Online assessment of worry and stress

The PSWQ, assessing worry, was studied twice [20, 50]. These studies found slightly differing values for internal consistency (.73 and .88). We found one study on an instrument that assesses stress [51].

Online assessment of suicidal ideation and self-harm

We found one study on an instrument that assesses self-harm. [52] This study used Rasch analysis to further confirm the factors of the Inventory of Statements About Self-injury (ISAS), obtained by factor analysis, and their unidimensionality. Furthermore, we found two single-item measures for suicidal ideation, being item 9 of the BDI-II and item 9 of the MADRS-S [36]. Item 9 of the online BDI-II yielded lower scores than item 9 of the paper version of the BDI-II [36]. The WSQ [18] also contains an item that screens for suicidal ideation, but the validity of this item was not investigated (also see [53]).

Generalisability and risk of bias

The sample sizes of the included studies were generally adequate for analysing psychometric properties. Nine studies contained over 1000 participants. The other studies in the tables (n = 46) had an average sample size of 261 participants. A sample size below 100 was found in 10 studies, which generally gives too little statistical power for psychometric analyses [54]. It should be noted that required sample sizes differ per number of items and type of analysis. Most results could be biased due to selectively missing data. Two studies reported missing data and included numbers. In 33 studies, the amount of missing data was not specifically reported, but could be deduced or estimated.
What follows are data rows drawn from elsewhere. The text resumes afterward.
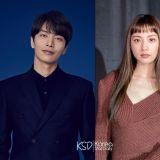 这个阵容也是令人期待!CNBLUE姜敏赫确定加入《oh!珠仁君》,与李民基、NaNa合作!
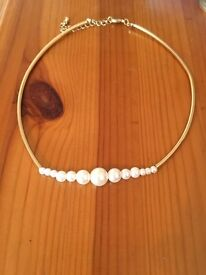 Gold & Small Pearl Necklace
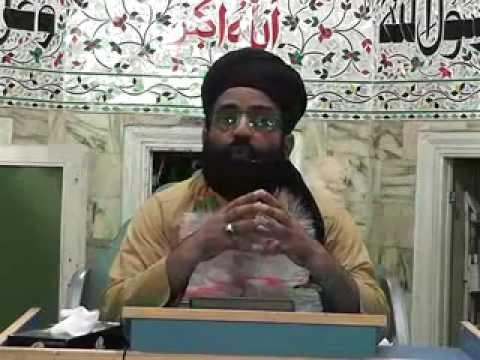 Khutba-e-Hujjatul Wida aur Hukumat ki policies ( Dr. Khadim Hussain Khurshid Al-Azhari )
Missing data were not reported by or could not be deduced in 21 studies (see Additional file 3). Overall, COSMIN quality ratings of ‘Excellent’ were rare and ‘Poor’, ‘Fair’ and ‘Good’ ratings were equally common. Instead of adding the COSMIN ratings to the tables and Additional file 3, we decided to report the characteristics the ratings are based on, because the ratings do not always do justice to a study’s quality. The study characteristics give an objective and interpretable indication of the robustness and generalisability of a study’s findings. Lastly, 47 of the 62 instruments were investigated in only one study (Tables 1, 2, 3 and 4), so the robustness of the psychometric properties of these instruments relies heavily on the aspects of the individual studies and cannot be easily generalised to other populations or settings.


This review systematically studied the scientific literature on the psychometrics of online instruments that measure common mental health disorders. We report characteristics of 62 instruments. Most of these instruments were investigated among samples recruited from the general population. We found at least one online measure for each of the included mental health disorders and symptoms. The results are scattered over different instruments and different characteristics and, therefore, can be synthesised for only a few instruments. We found few instruments that measure specific phobia, stress, worry self-harm and suicidal ideation. There were no studies that reported that the questionnaires were completed on cellular phones or smartphones.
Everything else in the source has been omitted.